To conclude our analysis of the ECH extension, in Figure 7, we present the cumulative distribution of the size (in bytes) of the QUIC ECH extensions. The x-axis indicates the size of the ECH extension, while the y-axis shows the cumulative distribution function (CDF). The solid red line represents flows carrying a valid ECH extension, which we identify from the outer SNI, which reports the domain cloudflare-ech.com, whereas the dashed blue line refers to flows with a GREASE ECH extension. We observe a clear separation between the two distributions. Flows with actual ECH usage have sizes tightly concentrated between 150 and 180 bits. In contrast, flows without ECH exhibit a much broader and more irregular distribution, ranging from values below 50 bits up to 250 bits. Thus, we observe how the size of the GREASE ECH does not resemble that of the real ones; for instance, many real ECHs have a size of 154 Bytes, while this value never appears for GREASE ECHs. This entails that, although GREASE ECH can help prevent protocol ossification, middleboxes may still leverage the extension size to distinguish between real and GREASE ECH.

5. Conclusions

This paper presented the first study of Encrypted Client Hello and HTTPS DNS records using passive measurements. Although these are recent standards (ECH is still an IETF draft by the TLS Working Group), we observe that many client devices already use such features, likely due to popular browsers’ support for these privacy-enhancing technologies. Specifically, HTTPS DNS represents 5–10% of all DNS queries, but fewer than 5% of those queries receive a valid response. Not all providers support HTTPS DNS; only Cloudflare and Fastly provide complete and correct answers. ECH deployment is at a later stage from the clients’ perspective; 56% of QUIC flows include an ECH, meaning the respective clients already support the standard. Interestingly, adoption on the server side is almost nonexistent. Only Cloudflare partially supports ECH; thus, in almost all cases, the observed ECH is “GREASE”, meaning it does not include any encrypted domain name but rather verifies possible traffic differentiation at middleboxes.

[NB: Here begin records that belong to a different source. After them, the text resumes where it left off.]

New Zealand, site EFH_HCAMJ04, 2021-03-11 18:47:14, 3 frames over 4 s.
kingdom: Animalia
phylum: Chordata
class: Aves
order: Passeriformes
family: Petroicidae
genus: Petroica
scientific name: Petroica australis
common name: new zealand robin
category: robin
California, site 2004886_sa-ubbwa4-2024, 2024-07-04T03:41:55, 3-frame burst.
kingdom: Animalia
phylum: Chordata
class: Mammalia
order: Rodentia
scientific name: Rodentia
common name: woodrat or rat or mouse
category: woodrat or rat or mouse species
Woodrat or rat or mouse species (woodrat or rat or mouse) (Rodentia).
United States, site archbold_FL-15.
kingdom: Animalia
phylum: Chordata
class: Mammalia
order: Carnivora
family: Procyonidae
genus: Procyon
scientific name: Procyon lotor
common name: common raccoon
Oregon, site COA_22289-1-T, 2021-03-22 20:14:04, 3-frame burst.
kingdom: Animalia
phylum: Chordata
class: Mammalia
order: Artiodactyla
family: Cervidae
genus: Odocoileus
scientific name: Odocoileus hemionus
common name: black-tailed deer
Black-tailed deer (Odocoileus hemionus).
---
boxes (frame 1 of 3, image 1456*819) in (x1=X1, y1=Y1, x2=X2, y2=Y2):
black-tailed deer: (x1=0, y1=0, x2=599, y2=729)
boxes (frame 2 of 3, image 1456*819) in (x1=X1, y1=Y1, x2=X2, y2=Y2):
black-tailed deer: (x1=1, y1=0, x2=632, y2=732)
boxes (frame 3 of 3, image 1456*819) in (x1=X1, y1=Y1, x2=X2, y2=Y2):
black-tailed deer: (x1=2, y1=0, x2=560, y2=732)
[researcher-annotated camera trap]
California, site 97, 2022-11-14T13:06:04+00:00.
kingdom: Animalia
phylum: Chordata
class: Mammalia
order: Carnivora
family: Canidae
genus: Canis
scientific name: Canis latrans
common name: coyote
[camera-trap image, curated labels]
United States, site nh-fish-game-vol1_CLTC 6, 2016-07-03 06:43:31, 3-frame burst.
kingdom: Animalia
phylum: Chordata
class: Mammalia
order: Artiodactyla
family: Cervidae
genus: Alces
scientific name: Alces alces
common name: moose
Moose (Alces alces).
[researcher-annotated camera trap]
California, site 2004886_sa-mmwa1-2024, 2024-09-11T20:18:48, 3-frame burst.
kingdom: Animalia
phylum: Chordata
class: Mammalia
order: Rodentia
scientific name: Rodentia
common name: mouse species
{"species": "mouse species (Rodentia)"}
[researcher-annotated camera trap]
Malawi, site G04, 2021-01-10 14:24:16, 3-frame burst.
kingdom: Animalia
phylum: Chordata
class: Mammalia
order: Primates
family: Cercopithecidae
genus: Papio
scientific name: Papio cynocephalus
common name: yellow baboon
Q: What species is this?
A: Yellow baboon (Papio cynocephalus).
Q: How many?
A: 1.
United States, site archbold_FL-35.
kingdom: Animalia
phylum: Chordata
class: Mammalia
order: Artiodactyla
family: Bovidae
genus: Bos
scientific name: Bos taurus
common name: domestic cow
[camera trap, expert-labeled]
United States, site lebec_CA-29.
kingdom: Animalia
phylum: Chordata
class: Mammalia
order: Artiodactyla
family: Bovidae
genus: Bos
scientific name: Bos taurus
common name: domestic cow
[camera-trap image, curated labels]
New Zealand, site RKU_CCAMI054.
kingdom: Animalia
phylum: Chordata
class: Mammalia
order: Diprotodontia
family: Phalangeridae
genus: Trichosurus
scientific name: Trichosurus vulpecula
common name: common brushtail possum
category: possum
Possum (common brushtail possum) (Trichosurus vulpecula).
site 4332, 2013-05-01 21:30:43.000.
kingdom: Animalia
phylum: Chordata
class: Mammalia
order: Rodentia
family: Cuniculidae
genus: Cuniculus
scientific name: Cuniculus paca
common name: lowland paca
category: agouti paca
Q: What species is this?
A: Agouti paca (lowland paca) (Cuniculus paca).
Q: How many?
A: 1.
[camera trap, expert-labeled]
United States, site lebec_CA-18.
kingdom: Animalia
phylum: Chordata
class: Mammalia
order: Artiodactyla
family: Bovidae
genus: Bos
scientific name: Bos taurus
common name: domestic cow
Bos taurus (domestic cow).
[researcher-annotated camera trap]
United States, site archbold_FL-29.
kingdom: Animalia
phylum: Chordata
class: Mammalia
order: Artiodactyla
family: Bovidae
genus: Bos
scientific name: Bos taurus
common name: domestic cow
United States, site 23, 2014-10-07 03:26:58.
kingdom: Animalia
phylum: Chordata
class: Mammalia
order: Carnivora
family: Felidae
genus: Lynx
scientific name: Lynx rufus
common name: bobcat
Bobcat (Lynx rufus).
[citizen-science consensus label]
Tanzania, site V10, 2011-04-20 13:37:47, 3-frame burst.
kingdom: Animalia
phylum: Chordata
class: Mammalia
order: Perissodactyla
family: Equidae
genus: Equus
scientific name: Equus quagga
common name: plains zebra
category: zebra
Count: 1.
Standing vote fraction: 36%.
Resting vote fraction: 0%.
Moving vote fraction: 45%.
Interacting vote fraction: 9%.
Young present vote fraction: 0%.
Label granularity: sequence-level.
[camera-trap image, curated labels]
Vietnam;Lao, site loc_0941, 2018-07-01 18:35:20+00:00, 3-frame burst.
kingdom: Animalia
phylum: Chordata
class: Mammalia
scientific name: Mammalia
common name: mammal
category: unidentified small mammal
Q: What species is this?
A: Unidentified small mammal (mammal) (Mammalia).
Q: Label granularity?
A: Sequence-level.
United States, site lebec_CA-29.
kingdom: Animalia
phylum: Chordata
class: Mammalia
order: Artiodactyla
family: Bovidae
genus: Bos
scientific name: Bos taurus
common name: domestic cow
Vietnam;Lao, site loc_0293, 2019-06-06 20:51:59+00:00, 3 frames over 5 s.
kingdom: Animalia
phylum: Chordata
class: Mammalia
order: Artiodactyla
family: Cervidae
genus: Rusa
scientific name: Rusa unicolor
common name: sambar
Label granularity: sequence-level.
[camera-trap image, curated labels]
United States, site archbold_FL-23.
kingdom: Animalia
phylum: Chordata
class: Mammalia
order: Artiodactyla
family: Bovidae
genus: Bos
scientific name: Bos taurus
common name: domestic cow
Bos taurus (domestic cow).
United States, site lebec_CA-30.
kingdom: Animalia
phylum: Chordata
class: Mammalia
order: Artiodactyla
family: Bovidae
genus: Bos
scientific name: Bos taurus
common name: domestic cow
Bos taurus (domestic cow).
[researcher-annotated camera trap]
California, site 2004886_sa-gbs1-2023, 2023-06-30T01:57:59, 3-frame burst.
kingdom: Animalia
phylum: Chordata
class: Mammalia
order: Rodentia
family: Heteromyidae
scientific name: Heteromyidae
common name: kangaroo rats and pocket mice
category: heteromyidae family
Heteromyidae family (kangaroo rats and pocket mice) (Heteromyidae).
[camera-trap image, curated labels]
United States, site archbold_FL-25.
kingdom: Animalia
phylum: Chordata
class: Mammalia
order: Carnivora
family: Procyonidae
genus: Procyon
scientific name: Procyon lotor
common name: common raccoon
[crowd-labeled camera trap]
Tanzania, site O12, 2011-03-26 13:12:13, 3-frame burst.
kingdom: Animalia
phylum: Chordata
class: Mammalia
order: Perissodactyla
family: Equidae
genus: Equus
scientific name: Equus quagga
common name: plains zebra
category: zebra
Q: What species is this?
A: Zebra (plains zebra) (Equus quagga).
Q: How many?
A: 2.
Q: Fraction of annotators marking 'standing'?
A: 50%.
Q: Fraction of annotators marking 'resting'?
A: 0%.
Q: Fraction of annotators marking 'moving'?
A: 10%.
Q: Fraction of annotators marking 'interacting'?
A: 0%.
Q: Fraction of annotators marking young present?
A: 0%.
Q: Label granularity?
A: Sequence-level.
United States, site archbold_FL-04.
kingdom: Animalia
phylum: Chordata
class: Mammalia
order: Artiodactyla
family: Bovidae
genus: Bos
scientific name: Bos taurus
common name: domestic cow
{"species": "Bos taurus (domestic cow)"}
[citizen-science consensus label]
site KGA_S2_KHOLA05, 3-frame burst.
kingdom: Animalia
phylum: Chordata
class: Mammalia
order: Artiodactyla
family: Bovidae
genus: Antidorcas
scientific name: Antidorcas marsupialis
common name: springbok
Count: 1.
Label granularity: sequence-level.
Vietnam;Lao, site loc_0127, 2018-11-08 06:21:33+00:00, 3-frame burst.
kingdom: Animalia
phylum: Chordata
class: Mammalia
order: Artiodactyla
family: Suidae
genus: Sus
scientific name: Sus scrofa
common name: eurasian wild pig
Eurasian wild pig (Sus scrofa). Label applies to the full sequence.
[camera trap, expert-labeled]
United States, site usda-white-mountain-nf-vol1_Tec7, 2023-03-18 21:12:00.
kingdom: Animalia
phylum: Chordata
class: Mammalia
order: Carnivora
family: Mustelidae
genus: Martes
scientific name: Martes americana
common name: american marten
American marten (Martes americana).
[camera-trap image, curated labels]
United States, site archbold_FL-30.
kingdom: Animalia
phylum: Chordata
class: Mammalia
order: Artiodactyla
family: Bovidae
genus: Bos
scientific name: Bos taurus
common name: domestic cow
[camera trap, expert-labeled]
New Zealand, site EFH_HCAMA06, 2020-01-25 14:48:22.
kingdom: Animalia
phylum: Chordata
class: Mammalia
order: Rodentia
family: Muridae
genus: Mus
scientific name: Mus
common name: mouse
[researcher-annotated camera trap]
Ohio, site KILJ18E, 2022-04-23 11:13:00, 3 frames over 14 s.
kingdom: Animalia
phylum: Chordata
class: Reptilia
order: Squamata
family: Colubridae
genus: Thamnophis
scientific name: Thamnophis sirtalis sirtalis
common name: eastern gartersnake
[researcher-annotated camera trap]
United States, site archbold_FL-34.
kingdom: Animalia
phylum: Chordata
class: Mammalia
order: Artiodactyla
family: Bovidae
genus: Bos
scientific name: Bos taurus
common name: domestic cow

As ECH and HTTPS DNS continue to evolve, further research is necessary to fully understand their implications across different segments of the internet ecosystem. It remains uncertain whether major internet providers and platforms will adopt these technologies at scale, given the non-trivial operational and infrastructural costs they entail. Continuous passive monitoring is, therefore, essential to track real-world deployment and usage trends. Additionally, the computational impact of ECH and HTTPS DNS on both clients and servers—particularly in terms of handshake processing and DNS resolution—has yet to be thoroughly evaluated and represents a promising direction for future work. These technologies also shift the balance between privacy and network observability, potentially conflicting with the security and policy enforcement requirements in corporate networks. As a result, their deployment may face resistance or outright blocking in environments relying on firewalls, intrusion detection systems, or parental control middleboxes, raising further questions about compatibility, detectability, and circumvention.